- Document text -
★ ★ ★ ★
Let us explore why this cost is a matter of concern.

The training of these large models is known to require significant computing resources and energy. It becomes imperative, therefore, not to expend energy by letting the model learn from noisy or erroneous records.

Furthermore, it is not just restricted to the utilization of computational resources. The iterative nature of this process results in significant time delays in building the model, which subsequently contributes to the overall cost of model development.

To put the cost scale in perspective, a 530-billion parameter model would cost ~$100 M in retraining. Certainly, no one would want to spend such an exorbitant cost for letting the bad quality data slip by.

Data quality validation and verification are critical for building successful machine-learning models. However, when it specifically comes to training LLMs, the impact of poor data quality increases substantially due to the scale and complexity of the training process, making it all the more important to understand the significant adverse effects that can arise.

OpenAI has also voiced concerns about making the model forget the bad data, echoing the role of quality data.

Practice “Shift-Left”

Implementing data monitoring checks right at the source level is not only a best practice but also a proactive approach to preserving data quality. It acts as a cost-saving measure, eliminating the need for model retraining caused by data quality concerns that may arise later.
★ ★ ★ ★
- Exercise requirements -
Copy the stretch of the data-quality text from "To put the cost" through "of quality data.", replacing "exorbitant" with "enormous". Rely only on the data-quality text for this work.

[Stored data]
★ ★ ★ ★
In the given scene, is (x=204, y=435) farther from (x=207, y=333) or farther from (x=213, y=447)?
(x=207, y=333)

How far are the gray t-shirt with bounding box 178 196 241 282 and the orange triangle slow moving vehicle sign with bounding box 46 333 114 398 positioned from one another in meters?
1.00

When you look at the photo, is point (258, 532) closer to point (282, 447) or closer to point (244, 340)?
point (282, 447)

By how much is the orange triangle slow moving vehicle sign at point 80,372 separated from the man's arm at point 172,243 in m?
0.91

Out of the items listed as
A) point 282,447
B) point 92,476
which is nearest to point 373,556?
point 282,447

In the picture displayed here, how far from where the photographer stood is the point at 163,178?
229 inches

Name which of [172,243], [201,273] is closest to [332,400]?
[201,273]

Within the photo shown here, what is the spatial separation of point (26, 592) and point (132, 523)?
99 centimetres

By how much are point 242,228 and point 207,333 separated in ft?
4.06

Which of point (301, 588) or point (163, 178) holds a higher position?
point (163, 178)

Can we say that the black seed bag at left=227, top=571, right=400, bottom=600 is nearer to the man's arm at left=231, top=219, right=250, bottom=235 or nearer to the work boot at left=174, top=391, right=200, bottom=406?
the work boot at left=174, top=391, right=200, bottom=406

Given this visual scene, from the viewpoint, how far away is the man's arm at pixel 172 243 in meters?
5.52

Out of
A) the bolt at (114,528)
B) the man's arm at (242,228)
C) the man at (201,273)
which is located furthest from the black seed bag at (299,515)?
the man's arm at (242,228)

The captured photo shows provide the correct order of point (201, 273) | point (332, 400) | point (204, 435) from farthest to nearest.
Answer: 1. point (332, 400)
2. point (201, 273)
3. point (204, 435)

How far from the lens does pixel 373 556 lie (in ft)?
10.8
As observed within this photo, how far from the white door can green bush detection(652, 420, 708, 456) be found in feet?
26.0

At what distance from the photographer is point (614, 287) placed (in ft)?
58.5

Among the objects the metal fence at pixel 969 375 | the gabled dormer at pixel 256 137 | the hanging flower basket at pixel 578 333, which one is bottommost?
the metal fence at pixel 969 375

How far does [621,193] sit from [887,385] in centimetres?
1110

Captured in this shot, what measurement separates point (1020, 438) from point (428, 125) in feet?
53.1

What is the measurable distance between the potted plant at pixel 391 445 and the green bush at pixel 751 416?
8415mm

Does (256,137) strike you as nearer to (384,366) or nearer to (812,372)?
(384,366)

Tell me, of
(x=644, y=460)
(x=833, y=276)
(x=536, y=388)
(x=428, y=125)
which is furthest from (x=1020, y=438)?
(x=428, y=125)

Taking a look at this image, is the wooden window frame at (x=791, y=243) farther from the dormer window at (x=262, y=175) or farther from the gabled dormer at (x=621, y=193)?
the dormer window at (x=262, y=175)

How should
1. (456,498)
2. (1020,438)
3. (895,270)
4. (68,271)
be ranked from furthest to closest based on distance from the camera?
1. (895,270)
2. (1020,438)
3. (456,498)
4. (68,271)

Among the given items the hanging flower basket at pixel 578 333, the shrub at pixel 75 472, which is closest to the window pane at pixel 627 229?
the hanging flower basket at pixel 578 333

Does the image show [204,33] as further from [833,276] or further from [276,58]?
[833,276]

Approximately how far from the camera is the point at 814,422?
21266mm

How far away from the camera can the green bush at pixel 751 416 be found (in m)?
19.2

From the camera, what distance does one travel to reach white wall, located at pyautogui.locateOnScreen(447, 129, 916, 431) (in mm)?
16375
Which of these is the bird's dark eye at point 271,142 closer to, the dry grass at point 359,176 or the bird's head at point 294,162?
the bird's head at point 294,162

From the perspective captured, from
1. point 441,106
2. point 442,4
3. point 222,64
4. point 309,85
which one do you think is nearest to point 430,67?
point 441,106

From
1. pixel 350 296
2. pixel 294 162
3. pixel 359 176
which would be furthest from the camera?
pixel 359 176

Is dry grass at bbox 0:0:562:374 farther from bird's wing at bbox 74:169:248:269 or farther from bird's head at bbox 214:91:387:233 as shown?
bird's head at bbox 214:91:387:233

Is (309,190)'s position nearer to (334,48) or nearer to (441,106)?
★ ★ ★ ★
- Task output -
To put the cost scale in perspective, a 530-billion parameter model would cost ~$100 M in retraining. Certainly, no one would want to spend such an enormous cost for letting the bad quality data slip by.

Data quality validation and verification are critical for building successful machine-learning models. However, when it specifically comes to training LLMs, the impact of poor data quality increases substantially due to the scale and complexity of the training process, making it all the more important to understand the significant adverse effects that can arise.

OpenAI has also voiced concerns about making the model forget the bad data, echoing the role of quality data.